====== Document text
Nevertheless, the role played by the members of the organization should be seen as a supportive role. It is still the organization that should provide the support to the expatriates since its support actually extends beyond the boundaries of merely the work environment (Kraimer, Wayne, & Jaworski, 2001). Previous research also found that perceived organizational support was a more significant predictor of organizational commitment than was supervisor support and mentoring (Dawley, Andrews, & Bucklew, 2008). This is a result of employees being capable of distinguishing between, perceived organizational support and perceived team support (Bishop, Scott, Goldsby, & Cropanzano, 2005). Employees are able to distinguish that perceived team support plays merely a supporting role, whereas perceived organizational support is from the organization. The difference between the focus of team support and organization support can be seen through the programs it exerts. A common example of team support is mentoring and coaching programs. Subsequently, examples of organizational supported programs could include socialization interventions (Lee, 2005), fair operating procedures, rewards and job conditions (Rhoades & Eisenberger, 2002).

In the context of Malaysia, international faculty or expatriates are self-initiated expatriates. This means that they voluntarily leave their home country to seek appointment at the host country. They also do not have any ties to the home country. These expatriates are employed on various types of appointment ranging from short term collaborations to contractual appointments with mutually agreed predefined tenures of between 1 to 3 years with subsequent reappointments. The reappointments are subject to their performance and the university’s financial standing. However in public universities, the majority of expatriates are appointed on contracts which are guided by the public circulars which are generally known to offer less attractive packages compared to their counterparts appointed at private universities. The private universities are business entities and are profit oriented. The private universities which are doing well would be financially capable of offering its expatriates better packages. The condition in public universities can also be made worst by the possible lack of specific support from the public institutions with regards to expatriate management.
============
Continue the passage on organizational support for expatriate faculty in Malaysia from the point where it ends.
====== Extracted entries
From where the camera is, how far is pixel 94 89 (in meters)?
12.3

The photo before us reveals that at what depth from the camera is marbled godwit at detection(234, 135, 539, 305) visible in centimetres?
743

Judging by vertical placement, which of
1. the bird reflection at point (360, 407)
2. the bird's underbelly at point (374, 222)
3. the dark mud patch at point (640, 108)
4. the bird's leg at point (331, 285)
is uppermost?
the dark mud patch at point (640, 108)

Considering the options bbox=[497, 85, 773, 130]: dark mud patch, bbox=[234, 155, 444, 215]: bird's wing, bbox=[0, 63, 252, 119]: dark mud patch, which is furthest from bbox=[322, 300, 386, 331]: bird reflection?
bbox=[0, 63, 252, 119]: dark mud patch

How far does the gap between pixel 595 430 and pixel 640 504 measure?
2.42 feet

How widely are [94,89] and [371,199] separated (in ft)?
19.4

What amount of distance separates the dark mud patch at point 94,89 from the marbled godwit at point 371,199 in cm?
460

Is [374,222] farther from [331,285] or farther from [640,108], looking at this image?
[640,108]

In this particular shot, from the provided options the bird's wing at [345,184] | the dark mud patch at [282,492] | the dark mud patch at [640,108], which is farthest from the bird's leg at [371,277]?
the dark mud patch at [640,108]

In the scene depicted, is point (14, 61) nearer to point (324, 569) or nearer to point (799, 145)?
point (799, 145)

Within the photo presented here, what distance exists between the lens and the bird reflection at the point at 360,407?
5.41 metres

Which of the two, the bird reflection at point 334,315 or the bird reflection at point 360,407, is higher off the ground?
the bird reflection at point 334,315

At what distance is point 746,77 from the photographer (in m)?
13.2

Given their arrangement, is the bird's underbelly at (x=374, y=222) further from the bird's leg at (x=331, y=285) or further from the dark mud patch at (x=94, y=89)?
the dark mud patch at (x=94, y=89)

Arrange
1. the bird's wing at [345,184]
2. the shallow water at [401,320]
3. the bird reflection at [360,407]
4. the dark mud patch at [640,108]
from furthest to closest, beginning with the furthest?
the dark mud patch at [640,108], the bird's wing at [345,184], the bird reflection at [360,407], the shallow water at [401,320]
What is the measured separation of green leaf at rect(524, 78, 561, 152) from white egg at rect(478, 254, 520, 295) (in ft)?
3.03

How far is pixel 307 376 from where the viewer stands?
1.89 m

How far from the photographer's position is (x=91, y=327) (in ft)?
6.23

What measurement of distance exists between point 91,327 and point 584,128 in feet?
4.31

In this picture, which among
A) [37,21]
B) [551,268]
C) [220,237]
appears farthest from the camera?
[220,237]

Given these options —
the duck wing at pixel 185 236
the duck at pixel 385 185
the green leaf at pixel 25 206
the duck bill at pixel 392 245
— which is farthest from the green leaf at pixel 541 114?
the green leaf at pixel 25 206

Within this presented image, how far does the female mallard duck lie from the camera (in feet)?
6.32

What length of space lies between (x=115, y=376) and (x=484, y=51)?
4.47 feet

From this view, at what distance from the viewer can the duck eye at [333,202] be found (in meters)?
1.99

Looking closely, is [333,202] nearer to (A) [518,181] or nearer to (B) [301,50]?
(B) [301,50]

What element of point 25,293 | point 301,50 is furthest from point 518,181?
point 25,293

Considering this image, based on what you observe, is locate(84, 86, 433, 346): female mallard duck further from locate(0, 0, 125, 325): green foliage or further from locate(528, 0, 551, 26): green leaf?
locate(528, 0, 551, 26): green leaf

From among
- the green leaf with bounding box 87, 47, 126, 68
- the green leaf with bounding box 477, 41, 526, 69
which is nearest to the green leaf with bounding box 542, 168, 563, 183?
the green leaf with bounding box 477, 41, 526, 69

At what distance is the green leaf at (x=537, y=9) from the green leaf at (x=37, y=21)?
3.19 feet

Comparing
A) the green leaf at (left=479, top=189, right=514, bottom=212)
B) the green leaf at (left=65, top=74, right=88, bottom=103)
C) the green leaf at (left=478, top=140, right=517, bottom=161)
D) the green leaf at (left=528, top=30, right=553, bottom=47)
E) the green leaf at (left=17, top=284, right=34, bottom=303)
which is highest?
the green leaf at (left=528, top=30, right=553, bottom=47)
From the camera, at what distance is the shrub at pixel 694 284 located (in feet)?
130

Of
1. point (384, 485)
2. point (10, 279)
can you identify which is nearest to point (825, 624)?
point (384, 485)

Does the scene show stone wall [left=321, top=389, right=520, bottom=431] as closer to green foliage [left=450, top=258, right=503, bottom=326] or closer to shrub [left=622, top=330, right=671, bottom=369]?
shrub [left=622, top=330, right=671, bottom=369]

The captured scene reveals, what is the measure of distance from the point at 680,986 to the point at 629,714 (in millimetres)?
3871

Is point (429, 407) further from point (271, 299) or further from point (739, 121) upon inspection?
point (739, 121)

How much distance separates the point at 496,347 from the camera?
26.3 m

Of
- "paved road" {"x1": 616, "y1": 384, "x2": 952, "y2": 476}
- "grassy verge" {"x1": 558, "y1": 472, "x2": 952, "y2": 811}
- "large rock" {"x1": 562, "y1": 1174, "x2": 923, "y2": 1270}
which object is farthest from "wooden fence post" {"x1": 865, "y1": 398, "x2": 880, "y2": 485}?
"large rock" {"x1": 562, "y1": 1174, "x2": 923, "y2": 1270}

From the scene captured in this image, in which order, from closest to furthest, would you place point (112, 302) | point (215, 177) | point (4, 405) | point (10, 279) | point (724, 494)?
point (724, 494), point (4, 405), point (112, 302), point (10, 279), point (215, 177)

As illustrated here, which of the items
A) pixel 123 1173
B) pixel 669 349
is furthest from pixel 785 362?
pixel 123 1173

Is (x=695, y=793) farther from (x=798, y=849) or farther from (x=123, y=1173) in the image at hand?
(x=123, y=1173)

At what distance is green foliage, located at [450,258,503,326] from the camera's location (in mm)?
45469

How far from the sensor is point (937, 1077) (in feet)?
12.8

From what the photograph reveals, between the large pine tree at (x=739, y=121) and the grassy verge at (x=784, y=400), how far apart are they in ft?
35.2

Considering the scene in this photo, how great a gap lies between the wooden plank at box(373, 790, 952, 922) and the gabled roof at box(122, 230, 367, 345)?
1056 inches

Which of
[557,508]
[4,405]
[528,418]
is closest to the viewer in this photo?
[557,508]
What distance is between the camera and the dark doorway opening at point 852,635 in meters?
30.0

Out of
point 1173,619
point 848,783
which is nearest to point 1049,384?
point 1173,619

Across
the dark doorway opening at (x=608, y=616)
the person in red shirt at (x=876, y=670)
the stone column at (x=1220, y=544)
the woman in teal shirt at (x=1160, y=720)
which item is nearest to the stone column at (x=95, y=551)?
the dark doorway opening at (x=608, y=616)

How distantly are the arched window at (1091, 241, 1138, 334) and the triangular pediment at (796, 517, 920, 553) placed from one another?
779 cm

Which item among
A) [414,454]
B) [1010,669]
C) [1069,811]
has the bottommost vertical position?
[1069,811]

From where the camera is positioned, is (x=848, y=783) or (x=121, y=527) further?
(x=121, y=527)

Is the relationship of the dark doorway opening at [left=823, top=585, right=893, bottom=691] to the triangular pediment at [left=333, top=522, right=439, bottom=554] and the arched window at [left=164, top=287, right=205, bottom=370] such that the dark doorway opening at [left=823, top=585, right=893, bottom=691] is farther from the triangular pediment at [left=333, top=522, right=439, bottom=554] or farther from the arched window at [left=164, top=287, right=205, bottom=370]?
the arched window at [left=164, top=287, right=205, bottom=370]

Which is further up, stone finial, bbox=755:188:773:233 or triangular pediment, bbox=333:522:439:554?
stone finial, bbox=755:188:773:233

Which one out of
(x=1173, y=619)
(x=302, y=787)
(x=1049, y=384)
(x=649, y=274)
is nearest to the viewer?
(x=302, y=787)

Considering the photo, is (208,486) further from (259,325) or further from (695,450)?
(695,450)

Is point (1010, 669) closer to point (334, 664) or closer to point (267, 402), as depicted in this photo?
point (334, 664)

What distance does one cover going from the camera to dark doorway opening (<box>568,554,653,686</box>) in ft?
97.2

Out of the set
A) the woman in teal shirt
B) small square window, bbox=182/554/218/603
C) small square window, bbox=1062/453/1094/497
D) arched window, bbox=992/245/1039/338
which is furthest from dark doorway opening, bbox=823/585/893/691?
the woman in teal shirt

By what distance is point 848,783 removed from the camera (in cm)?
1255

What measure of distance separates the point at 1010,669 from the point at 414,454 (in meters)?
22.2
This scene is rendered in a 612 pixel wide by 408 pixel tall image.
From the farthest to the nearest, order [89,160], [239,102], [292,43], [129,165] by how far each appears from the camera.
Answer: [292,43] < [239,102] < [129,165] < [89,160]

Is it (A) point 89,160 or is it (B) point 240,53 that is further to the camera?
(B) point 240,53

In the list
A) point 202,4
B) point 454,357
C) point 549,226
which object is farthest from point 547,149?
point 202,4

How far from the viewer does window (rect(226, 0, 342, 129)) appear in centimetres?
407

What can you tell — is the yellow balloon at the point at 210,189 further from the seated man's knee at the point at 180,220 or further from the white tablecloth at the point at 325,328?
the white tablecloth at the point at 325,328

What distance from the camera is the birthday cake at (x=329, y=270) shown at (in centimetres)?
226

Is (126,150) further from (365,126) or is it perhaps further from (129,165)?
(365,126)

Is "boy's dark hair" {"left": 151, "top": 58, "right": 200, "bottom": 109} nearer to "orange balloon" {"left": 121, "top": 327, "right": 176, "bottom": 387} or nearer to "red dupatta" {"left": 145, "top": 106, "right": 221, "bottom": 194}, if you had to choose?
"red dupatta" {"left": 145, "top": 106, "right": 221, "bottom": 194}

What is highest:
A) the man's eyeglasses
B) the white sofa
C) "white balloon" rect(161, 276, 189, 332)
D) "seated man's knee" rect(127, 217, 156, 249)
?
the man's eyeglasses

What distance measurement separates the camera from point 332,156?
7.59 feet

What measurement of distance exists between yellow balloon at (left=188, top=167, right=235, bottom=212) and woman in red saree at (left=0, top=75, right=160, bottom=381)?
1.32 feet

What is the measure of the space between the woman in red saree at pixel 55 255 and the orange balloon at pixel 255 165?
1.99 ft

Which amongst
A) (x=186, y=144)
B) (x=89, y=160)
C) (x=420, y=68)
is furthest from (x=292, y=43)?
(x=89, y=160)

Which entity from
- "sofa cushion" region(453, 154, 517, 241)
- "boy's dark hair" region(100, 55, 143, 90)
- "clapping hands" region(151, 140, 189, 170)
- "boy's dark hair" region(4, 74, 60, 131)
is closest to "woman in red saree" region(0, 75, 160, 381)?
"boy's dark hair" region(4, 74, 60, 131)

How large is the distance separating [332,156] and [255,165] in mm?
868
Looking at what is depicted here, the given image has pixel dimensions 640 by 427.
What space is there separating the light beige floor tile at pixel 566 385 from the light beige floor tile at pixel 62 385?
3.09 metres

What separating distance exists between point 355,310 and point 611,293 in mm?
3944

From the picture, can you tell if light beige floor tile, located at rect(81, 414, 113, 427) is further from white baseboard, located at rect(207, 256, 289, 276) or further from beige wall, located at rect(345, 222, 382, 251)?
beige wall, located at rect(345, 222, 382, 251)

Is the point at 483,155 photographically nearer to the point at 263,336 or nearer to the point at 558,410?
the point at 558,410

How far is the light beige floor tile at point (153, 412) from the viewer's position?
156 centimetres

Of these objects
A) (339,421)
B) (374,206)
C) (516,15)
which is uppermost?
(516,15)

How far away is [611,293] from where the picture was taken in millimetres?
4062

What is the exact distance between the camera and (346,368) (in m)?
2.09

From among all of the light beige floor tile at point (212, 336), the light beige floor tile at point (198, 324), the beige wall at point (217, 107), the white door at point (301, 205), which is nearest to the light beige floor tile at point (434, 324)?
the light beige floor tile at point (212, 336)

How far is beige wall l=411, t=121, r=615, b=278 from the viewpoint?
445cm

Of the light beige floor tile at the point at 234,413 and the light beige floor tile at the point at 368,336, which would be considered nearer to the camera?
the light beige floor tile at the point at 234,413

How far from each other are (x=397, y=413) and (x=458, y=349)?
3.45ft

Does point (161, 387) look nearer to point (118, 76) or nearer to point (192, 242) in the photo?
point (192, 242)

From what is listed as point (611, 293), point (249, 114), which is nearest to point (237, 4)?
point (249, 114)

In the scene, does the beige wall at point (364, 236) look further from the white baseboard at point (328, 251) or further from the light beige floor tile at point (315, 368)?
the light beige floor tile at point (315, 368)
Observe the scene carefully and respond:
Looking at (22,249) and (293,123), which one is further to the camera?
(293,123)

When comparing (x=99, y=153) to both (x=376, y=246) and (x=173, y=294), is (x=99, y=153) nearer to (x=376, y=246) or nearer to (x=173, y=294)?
============
◆ **Task output**
Majority of the expatriates join public universities with clear understanding of the limitations faced by the university. Nonetheless some accept the appointment and develop a high level of organizational commitment and move on to being contributing members to the university. However some expatriates leave the university to join private institutions which offer better pay and benefits. This is not only expected but also consistent with findings that expatriates willingness to accept long-term global assignments positively related to the compensatory rewards and benefits offered (Konopaske, Robie, & Ivancevich, 2009).  This is caused by the perception of greater risks associated to long-term global appointments whether it is from a personal, career or family point of perspective (Konopaske, Robie, & Ivancevich, 2009). If the risks and costs of an international assignment is higher that remaining where they are, they are more unlikely to accept the assignment and just remain in the home country. From an organization’s point of view, it would merely ensure that expatriates are “no worse off” financially than they would be if they stayed in the home country (Pate & Scullion, 2010).

The absence of a clear understanding of the level of perceived organizational support of expatriates in public universities could have an effect on the strategic human resource management of the university and could also have an impact on the organizational commitment of expatriates. Perceived organizational support is capable of setting off a reciprocal effect. Expatriates with high perceived organizational support would reciprocate by exhibiting actions of commitment towards the University. Therefore universities that are aware of the level of perceived organizational support among its expatriates could use that knowledge as a basis of its strategic plans to ensure that the plans are viable. 

Literature Review

Organizational Commitment

Organizational commitment is defined as a psychological state or mindset where an employee identifies with its organization and reflects a desire, a need, and/or an obligation to maintain membership with the organization (Blau & Boal, 1987; George, Reed, Ballard, Colin, & Fielding, 1993; Meyer & Allen, 1991). Meyer & Allen (1991) conceptualized organizational commitment into 3 components, i.e. affective commitment, continuance commitment and normative commitment. Each component will be discussed further in the following sections.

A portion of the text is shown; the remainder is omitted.